First, a fact is a datum of experience. It is the result of empirical observation and is thus often referred to as an empirical fact. Empirical facts are often assigned a truth value on the basis of observation. In this case, the assignment of truth to a fact is disputable both for the accuracy of the observation and for the theoretical context which enables the observation to be specified as a fact; the theory laden nature of observation.
Second, fact is used to refer to a premise of a logical argument or object of a theoretical model. Facts as premises are assigned arbitrary truth values. That is, the argument or model exists independently of the truth value of the facts contained within the premises or model.
Third, fact is used in the sense of a true fact, that is an immutable fact, known to be the case. This is the view that a 'fact is a fact'. It underpins empiricism and positivism, which assert that knowledge consists of the organisation and explanation of verified facts. This approach is evident in positivistically informed quantitative social research which addresses social facts.
New World Encyclopedia contributors (2013):
Generally, a fact is defined as something that is true, something that can be verified according to an established standard of evaluation. There is a range of other uses, depending on the context. For example, fact may be argued under the authority of a specific discipline, such as scientific facts or historical facts. Rhetorical assertion of fact is often forwarded without an implied or express basis of authority.

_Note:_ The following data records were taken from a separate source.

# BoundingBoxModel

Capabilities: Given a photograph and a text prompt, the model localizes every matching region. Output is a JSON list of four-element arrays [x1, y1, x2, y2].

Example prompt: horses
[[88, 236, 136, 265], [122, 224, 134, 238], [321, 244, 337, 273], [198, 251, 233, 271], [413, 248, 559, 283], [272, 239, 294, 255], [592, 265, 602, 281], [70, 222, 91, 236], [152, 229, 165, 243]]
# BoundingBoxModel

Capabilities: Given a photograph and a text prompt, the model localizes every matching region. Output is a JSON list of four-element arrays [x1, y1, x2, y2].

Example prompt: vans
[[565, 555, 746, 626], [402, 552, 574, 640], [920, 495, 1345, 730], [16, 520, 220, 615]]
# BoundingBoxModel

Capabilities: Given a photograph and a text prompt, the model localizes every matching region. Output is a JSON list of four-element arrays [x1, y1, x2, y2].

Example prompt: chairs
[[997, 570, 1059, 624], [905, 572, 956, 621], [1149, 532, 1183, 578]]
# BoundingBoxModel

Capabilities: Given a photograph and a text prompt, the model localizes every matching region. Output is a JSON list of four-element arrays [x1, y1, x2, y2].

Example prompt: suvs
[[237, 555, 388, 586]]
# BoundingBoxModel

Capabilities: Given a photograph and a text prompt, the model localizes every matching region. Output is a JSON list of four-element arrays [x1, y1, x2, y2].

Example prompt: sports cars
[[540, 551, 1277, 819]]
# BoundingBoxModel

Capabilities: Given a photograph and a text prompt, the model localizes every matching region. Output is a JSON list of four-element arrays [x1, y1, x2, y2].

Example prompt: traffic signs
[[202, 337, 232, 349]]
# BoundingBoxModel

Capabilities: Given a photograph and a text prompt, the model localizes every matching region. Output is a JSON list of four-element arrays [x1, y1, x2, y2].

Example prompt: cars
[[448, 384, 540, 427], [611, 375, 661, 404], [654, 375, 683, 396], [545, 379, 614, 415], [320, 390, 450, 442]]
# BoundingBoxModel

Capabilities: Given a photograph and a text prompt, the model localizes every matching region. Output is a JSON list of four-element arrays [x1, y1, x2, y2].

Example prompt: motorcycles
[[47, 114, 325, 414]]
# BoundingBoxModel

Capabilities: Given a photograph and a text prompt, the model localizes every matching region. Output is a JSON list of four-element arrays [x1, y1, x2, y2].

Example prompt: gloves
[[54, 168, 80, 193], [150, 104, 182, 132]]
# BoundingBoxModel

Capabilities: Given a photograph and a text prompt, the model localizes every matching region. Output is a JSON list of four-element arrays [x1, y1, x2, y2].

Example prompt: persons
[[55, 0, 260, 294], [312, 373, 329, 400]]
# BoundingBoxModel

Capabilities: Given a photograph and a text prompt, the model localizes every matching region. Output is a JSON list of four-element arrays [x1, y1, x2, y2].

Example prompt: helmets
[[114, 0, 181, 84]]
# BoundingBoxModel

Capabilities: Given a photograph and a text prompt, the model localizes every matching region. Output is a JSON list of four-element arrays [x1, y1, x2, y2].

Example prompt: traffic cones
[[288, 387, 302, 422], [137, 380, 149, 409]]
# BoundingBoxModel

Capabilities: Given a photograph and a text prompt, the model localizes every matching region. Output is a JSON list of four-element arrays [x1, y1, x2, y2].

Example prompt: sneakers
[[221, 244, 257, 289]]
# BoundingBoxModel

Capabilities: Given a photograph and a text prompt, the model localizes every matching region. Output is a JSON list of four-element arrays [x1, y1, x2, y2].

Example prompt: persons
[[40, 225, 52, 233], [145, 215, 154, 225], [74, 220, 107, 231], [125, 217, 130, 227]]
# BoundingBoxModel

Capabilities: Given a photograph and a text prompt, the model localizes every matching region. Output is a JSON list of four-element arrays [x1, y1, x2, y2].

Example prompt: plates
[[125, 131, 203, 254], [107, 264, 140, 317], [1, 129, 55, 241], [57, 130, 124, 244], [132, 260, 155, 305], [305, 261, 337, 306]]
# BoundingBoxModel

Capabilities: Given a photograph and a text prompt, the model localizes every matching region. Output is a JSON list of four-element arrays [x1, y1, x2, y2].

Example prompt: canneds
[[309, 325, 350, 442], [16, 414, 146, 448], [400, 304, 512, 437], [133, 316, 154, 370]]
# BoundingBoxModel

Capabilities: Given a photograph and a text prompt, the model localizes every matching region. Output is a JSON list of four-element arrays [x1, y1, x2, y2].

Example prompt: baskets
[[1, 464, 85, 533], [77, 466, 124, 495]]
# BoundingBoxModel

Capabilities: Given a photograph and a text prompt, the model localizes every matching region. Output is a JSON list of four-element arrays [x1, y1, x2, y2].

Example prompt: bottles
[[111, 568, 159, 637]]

Although the term fact often implies objectivity and truth, it is not so obvious that facts are free from interpretation; some argue that facts are established only within certain frameworks of thought and value perspectives. For example, historians understand historical facts within a certain context of understanding. Similarly facts in social sciences are established by social scientists according to certain theoretical assumptions and value perspectives. Statistical data is determined by the methodology that is used. Even in the natural sciences, facts are meaningful only within certain theoretical frameworks. The issue is closely related with the concept of objectivity and issues regarding the universality of truth.